Theodore was warmly attached to a young lady named Hermione, and resolved to marry and to leave the ascetic brotherhood. This gave rise to the earliest treatise of Chrysostom—namely, an exhortation to Theodore, in two letters. He plied all his oratorical arts of sad sympathy, tender entreaty, bitter reproach, and terrible warning, to reclaim his friend to what he thought the surest and safest way to heaven. To sin, he says, is human, but to persist in sin is devilish; to fall is not ruinous to the soul, but to remain on the ground is. The appeal had its desired effect; Theodore resumed his monastic life and became afterwards bishop of Mopsuestia in Cilicia and one of the first biblical scholars. The arguments which Chrysostom used, would condemn all who broke their monastic vows. They retain moral force only if we substitute apostasy from faith for apostasy from monasticism, which must be regarded as a temporary and abnormal or exceptional form of Christian life.
Chapter IV.—Chrysostom Evades Election to a Bishopric, and Writes His Work on the Priesthood.

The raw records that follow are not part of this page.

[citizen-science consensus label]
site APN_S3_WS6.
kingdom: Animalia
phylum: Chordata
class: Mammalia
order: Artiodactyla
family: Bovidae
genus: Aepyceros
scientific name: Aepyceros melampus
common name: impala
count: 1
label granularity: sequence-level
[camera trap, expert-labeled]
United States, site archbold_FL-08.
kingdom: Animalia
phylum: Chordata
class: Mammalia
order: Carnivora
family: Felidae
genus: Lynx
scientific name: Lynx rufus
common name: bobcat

About this time several bishoprics were vacant in Syria, and frequent depositions took place with the changing fortunes of orthodoxy and Arianism, and the interference of the court. The attention of the clergy and the people turned to Chrysostom and his friend Basil as suitable candidates for the episcopal office, although they had not the canonical age of thirty. Chrysostom shrunk from the responsibilities and avoided an election by a pious fraud. He apparently assented to an agreement with Basil that both should either accept, or resist the burden of the episcopate, but instead of that he concealed himself and put forward his friend whom he accounted much more worthy of the honor. Basil, under the impression that Chrysostom had already been consecrated, reluctantly submitted to the election. When he discovered the cheat, he upbraided his friend with the breach of compact, but Chrysostom laughed and rejoiced at the success of his plot. This conduct, which every sound Christian conscience must condemn, caused no offense among the Christians of that age, still less among the heathen, and was regarded as good management or “economy.” The moral character of the deception was supposed to depend altogether on the motive, which made it good or bad. Chrysostom appealed in justification of laudable deception to the stratagems of war, the conduct of physicians in dealing with refractory patients, to several examples of the Old Testament (Abraham, Jacob, David), and to the conduct of the Apostle Paul in circumcising Timothy for the sake of the Jews (Acts xvi. 3) and in observing the ceremonial law in Jerusalem at the advice of James (Acts xxi. 26).